Западный родич солнца, Дин. Хотя тетка предупредила, что он меня до добра не доведет, я уже слышал новый зов и видел новые дали – и верил в них, ибо юн был; и чуточка этого недобра, и даже то, что Дин отверг меня потом как своего кореша, а затем и вообще вытирал об меня ноги на голодных мостовых и больничных койках – так какая разница? Я был молодым писателем, и мне хотелось стронуться с места.

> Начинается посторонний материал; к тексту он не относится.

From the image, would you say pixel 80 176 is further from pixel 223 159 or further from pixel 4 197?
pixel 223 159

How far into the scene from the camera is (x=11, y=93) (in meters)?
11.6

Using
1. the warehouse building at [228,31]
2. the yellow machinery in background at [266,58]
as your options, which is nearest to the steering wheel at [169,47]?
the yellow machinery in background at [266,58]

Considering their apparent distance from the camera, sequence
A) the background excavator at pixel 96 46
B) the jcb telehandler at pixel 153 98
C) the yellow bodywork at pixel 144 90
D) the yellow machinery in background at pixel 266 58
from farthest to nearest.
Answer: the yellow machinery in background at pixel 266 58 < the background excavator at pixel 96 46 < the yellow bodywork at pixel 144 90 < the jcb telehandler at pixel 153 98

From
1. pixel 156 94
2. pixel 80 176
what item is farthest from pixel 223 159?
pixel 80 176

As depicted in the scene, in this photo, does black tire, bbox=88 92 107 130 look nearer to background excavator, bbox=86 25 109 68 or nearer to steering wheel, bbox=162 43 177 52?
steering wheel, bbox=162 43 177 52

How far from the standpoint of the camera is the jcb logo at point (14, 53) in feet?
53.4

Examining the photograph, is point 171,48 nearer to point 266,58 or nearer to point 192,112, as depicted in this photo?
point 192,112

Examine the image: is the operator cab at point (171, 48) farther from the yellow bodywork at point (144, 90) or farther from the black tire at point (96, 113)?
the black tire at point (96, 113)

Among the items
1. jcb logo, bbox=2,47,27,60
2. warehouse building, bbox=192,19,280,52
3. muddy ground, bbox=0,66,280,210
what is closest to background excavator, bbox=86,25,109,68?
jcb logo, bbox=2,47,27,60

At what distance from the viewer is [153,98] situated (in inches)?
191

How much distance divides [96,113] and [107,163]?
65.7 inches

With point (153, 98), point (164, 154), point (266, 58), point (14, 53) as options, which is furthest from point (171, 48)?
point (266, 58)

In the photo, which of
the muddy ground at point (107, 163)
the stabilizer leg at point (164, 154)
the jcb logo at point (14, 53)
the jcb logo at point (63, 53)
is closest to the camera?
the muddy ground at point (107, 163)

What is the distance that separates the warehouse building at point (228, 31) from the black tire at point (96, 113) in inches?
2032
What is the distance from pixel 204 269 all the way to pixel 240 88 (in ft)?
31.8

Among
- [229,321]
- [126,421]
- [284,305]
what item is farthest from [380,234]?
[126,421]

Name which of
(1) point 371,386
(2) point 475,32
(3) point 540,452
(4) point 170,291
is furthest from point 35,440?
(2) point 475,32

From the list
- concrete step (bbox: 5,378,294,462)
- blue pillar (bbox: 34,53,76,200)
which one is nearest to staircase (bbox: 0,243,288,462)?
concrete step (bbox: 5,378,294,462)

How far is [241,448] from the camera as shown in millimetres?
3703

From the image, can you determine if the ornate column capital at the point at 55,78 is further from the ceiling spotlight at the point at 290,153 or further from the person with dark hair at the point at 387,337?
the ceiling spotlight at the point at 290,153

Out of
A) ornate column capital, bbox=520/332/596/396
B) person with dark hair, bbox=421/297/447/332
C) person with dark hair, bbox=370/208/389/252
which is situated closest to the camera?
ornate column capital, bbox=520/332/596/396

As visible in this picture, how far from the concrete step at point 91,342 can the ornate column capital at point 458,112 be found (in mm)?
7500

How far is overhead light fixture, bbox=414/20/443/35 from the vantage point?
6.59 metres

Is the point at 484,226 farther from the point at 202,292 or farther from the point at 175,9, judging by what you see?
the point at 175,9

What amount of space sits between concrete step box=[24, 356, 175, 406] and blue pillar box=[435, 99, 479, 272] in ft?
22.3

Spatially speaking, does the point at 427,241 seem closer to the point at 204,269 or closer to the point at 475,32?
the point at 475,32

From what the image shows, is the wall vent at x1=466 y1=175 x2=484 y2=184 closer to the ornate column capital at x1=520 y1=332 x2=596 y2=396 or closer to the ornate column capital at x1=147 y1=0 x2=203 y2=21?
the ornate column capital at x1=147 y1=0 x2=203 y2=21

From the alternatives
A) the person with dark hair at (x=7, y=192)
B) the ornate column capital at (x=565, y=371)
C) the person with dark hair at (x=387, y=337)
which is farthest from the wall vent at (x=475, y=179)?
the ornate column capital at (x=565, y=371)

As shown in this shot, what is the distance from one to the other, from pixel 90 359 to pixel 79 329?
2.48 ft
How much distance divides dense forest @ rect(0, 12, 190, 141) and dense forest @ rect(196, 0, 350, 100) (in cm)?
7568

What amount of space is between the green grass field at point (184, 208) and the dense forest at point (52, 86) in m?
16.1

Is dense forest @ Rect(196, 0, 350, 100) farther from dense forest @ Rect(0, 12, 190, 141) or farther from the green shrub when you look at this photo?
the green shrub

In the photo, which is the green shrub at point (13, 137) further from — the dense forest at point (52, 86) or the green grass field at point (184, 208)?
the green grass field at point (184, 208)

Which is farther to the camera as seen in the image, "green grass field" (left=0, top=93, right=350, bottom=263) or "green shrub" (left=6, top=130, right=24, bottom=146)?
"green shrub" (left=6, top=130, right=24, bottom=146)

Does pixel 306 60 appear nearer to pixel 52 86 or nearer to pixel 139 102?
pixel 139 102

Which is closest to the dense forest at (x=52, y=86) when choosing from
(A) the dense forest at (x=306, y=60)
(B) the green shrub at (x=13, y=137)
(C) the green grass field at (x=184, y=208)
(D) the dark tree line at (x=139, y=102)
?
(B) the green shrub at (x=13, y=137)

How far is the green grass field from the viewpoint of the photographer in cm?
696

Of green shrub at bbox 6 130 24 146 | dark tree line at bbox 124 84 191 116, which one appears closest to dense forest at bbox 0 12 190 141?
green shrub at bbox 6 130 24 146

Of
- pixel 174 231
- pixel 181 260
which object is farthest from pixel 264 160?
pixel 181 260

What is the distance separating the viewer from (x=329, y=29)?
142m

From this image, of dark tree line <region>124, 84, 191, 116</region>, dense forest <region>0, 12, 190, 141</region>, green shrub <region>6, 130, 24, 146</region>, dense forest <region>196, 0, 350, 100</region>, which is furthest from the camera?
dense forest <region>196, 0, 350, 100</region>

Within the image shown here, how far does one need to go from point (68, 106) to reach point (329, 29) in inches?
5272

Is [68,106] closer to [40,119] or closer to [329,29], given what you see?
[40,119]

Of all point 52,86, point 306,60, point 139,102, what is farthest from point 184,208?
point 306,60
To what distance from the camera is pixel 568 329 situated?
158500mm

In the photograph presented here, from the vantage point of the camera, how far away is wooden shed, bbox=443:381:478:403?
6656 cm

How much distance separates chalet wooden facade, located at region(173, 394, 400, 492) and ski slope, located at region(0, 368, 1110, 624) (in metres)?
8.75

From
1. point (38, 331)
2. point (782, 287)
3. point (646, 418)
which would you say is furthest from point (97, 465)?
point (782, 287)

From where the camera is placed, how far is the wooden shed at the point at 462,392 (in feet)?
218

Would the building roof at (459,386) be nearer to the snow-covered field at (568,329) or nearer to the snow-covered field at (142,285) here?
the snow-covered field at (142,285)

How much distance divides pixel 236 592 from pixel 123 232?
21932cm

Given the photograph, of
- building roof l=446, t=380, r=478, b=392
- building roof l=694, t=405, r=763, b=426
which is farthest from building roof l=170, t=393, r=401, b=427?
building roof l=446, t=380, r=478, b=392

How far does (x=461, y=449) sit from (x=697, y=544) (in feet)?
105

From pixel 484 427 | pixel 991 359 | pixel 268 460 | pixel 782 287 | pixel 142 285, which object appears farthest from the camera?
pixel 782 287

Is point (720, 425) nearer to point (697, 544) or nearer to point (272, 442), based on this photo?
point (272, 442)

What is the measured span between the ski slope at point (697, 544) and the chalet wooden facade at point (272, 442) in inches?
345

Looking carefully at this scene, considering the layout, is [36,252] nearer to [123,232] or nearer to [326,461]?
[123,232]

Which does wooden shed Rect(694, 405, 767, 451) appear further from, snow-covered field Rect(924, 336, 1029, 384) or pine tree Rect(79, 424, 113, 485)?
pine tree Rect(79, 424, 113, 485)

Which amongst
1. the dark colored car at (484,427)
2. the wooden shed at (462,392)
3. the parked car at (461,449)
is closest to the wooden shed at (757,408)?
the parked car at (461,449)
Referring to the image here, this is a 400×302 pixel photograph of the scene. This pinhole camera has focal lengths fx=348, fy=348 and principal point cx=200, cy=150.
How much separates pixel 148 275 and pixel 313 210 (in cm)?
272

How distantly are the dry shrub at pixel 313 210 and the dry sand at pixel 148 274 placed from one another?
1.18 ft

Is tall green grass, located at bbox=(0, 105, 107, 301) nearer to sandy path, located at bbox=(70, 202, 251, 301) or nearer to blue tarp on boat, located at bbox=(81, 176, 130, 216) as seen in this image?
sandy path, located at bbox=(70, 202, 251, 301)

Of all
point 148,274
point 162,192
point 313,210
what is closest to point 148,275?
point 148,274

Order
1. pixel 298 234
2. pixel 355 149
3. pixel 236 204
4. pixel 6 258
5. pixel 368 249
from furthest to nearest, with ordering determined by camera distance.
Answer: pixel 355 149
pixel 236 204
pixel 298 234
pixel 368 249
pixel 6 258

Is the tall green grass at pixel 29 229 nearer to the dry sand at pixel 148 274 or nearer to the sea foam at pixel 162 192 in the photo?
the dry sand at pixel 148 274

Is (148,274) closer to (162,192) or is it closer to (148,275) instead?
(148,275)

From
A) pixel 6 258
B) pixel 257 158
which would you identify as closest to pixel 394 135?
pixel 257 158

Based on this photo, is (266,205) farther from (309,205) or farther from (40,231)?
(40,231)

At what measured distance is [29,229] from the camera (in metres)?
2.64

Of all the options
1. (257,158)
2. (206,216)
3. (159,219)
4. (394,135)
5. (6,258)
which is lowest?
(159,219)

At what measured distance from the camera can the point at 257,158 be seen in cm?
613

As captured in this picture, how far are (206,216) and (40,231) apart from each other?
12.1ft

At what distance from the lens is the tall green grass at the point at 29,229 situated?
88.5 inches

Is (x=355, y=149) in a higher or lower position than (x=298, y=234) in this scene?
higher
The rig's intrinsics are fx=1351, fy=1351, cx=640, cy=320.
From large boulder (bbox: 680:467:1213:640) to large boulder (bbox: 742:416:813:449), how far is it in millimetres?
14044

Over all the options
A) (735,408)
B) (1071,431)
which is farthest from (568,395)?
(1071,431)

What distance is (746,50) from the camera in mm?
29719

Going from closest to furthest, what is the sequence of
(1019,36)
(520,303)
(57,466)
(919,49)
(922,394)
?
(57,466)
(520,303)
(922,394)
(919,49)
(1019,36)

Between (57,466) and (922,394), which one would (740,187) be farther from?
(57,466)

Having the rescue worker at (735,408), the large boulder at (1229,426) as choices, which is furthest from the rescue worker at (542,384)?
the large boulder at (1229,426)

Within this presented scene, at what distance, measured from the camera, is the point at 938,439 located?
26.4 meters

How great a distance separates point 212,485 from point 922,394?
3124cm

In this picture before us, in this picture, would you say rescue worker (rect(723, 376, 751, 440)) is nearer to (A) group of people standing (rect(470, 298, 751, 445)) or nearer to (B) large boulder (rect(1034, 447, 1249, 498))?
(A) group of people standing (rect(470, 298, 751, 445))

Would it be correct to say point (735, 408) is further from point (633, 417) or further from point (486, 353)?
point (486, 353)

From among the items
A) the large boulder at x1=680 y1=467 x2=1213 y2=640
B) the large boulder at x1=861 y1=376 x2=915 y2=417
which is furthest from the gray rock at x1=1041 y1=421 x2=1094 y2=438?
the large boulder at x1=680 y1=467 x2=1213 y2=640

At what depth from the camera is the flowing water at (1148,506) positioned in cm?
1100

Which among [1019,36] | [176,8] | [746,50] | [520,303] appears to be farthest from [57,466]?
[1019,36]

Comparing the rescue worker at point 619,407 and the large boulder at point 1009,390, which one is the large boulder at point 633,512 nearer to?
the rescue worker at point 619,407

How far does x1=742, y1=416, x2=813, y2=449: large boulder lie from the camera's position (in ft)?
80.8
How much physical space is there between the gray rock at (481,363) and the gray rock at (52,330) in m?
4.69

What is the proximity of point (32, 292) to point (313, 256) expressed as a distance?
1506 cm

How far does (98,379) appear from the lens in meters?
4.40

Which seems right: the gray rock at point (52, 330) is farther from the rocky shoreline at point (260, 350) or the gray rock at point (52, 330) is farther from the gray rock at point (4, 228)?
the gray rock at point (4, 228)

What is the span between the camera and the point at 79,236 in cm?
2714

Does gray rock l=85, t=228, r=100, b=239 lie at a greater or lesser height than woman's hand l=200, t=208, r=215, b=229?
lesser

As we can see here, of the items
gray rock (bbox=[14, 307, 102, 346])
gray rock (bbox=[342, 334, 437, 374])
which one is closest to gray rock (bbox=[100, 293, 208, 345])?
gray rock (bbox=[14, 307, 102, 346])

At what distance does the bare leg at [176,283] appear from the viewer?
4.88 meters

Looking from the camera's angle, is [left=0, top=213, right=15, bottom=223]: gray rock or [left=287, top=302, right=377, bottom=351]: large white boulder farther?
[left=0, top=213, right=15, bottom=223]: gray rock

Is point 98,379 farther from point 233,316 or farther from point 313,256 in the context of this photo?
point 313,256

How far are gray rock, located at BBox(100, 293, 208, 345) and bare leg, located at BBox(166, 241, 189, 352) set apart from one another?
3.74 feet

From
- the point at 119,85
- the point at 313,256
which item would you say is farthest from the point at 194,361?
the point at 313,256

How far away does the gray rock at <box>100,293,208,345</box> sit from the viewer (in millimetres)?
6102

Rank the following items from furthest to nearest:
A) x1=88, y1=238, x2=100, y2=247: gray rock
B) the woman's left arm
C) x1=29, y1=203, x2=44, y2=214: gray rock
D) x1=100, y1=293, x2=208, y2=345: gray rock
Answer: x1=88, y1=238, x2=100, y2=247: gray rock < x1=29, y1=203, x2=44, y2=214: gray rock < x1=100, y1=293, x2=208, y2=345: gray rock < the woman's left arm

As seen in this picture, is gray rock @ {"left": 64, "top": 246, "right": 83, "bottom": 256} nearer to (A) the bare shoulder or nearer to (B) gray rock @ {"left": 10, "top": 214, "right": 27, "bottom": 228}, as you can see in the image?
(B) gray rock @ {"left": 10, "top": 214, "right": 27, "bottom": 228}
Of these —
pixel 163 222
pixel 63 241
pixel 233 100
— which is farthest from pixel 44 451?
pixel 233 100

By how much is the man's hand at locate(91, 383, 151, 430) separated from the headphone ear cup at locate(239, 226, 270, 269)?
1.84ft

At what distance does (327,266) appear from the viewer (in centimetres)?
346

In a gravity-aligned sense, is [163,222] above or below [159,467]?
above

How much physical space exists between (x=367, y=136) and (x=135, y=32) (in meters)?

Где-то на этом пути, я знал, будут девчонки, виде́ния – все будет; где-то на этом пути вручат мне жемчужину.


[7] Имеется в виду основной комплекс Нью-Йоркской городской тюрьмы, с 1932 г. расположенный на острове в Восточной реке между Куинзом и Бронксом.
[8] «Bellevue Hospital» (с 1736) – старейшая общественная больница в США; в 1879 г. на ее территории был воздвигнут особый «павильон для безумцев» (что было революционным решением в психиатрии того времени), поэтому с тех пор «Беллвью» используется как метоним «дурдома».
[9] «Riker’s» – сеть нью-йоркских ресторанов, основанная Э. Уильямом Райкером и существовавшая в 1930-х – 1970-х гг.
[10] «The New Yorker» (с 1925) – общественно-политический и литературный журнал.
[11] Ек. 5:17, парафраз.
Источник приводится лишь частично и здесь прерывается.